- _CHALLENGE_: From the entries below, render the lines between the one holding "At what distance from the" and the one holding "26375 millimetres", inclusive, as a Markdown table with the columns Row and Line. Number each row and leave out blank lines.

---

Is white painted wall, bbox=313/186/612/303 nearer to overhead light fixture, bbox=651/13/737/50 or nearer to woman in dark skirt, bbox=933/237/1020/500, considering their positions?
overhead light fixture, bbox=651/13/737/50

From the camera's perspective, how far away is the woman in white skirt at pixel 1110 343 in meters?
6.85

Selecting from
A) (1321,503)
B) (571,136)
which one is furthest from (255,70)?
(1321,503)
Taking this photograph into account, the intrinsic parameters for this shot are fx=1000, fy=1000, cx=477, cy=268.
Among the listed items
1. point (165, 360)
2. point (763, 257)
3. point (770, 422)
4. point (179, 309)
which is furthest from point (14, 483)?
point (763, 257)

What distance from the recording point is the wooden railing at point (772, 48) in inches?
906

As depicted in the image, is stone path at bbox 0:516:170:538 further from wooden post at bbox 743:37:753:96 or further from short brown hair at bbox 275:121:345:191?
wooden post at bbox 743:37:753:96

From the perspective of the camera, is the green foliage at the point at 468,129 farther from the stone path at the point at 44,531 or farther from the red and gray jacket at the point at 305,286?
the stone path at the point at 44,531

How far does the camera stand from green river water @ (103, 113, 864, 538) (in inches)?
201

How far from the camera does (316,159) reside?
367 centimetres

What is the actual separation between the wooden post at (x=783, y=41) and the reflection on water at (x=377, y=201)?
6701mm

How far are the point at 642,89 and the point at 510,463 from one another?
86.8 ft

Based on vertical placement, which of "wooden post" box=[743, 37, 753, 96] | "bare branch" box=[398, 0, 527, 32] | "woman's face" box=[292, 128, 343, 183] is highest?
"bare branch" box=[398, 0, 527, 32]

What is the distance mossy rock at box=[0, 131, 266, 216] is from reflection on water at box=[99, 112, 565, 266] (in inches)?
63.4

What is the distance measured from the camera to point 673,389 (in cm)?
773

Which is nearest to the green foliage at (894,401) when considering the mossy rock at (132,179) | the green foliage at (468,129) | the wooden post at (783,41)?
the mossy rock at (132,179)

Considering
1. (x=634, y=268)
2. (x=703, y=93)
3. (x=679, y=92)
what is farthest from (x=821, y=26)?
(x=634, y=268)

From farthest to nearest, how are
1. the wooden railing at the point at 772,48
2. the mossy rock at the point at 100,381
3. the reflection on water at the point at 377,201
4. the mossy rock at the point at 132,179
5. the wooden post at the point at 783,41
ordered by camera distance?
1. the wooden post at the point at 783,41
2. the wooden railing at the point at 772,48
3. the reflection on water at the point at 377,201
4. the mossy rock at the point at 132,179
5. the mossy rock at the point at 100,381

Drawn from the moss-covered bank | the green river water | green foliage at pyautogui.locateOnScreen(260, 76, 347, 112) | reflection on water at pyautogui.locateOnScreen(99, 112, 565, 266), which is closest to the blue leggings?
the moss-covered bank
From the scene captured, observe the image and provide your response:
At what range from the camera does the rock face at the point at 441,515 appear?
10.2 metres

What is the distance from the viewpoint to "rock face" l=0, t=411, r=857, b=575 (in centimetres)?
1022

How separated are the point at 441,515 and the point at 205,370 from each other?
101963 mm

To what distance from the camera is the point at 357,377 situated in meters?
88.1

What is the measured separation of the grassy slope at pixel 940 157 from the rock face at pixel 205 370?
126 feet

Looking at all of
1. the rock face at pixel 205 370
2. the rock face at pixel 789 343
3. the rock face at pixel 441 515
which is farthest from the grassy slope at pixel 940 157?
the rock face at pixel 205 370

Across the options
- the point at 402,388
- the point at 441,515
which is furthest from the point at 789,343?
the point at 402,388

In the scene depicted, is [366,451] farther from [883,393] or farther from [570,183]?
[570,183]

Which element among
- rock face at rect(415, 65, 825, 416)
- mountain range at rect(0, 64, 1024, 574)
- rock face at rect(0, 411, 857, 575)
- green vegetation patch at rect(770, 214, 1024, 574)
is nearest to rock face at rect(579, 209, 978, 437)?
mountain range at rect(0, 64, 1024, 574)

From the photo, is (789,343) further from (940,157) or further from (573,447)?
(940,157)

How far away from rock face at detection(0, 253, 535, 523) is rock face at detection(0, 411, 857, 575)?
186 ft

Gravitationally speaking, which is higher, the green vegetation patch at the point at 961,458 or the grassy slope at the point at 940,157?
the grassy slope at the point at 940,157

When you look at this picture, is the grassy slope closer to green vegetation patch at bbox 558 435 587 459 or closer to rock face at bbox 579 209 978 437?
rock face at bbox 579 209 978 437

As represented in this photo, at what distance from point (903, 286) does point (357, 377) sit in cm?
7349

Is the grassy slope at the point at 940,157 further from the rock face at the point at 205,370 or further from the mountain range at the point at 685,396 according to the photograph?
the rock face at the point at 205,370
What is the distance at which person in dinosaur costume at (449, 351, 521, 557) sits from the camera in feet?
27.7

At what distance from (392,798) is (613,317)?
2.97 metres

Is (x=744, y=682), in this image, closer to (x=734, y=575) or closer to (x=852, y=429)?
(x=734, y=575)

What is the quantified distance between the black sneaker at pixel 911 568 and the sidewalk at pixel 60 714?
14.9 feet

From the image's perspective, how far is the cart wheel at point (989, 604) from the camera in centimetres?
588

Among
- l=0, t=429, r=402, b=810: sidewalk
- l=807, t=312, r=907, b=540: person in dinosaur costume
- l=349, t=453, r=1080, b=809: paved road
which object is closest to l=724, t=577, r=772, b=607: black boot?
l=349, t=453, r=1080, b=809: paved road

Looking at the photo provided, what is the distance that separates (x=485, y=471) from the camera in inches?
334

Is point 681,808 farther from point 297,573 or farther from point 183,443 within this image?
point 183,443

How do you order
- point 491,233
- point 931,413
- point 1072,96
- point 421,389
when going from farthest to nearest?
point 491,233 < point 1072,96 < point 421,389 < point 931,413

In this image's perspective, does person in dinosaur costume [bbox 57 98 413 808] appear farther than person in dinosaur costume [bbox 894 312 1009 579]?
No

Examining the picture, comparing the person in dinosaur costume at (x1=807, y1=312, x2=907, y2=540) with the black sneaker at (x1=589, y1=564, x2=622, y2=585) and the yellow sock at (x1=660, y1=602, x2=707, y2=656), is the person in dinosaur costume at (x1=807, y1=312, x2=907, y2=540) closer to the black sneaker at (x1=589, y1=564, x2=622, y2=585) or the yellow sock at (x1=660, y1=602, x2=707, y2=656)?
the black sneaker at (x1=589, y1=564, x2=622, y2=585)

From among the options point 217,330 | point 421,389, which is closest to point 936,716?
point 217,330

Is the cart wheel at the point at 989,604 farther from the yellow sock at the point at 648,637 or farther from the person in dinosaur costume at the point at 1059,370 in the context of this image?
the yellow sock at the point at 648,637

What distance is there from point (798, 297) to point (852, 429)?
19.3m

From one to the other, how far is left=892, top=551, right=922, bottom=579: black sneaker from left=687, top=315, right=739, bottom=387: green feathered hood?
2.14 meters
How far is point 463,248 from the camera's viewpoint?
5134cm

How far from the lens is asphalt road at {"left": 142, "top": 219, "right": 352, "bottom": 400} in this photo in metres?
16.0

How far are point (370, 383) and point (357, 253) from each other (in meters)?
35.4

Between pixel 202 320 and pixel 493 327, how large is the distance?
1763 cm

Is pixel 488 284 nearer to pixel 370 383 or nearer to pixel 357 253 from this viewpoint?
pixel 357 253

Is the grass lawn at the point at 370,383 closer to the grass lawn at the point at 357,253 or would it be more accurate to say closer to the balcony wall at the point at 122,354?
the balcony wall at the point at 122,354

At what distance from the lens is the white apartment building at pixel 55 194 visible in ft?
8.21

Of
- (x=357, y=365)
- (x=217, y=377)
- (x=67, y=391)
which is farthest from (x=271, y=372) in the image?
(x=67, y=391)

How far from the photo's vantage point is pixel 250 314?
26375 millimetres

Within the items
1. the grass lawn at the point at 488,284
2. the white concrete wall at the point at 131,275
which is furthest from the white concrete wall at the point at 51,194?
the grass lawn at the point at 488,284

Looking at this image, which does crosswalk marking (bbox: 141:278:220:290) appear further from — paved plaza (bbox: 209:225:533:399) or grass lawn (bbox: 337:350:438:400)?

---

- _THE ANSWER_:
| Row | Line |
|---|---|
| 1 | At what distance from the lens is the white apartment building at pixel 55 194 visible in ft? |
| 2 | 8.21 |
| 3 | Of |
| 4 | - (x=357, y=365) |
| 5 | - (x=217, y=377) |
| 6 | - (x=67, y=391) |
| 7 | which is farthest from (x=271, y=372) in the image? |
| 8 | (x=67, y=391) |
| 9 | How far from the photo's vantage point is pixel 250 314? |
| 10 | 26375 millimetres |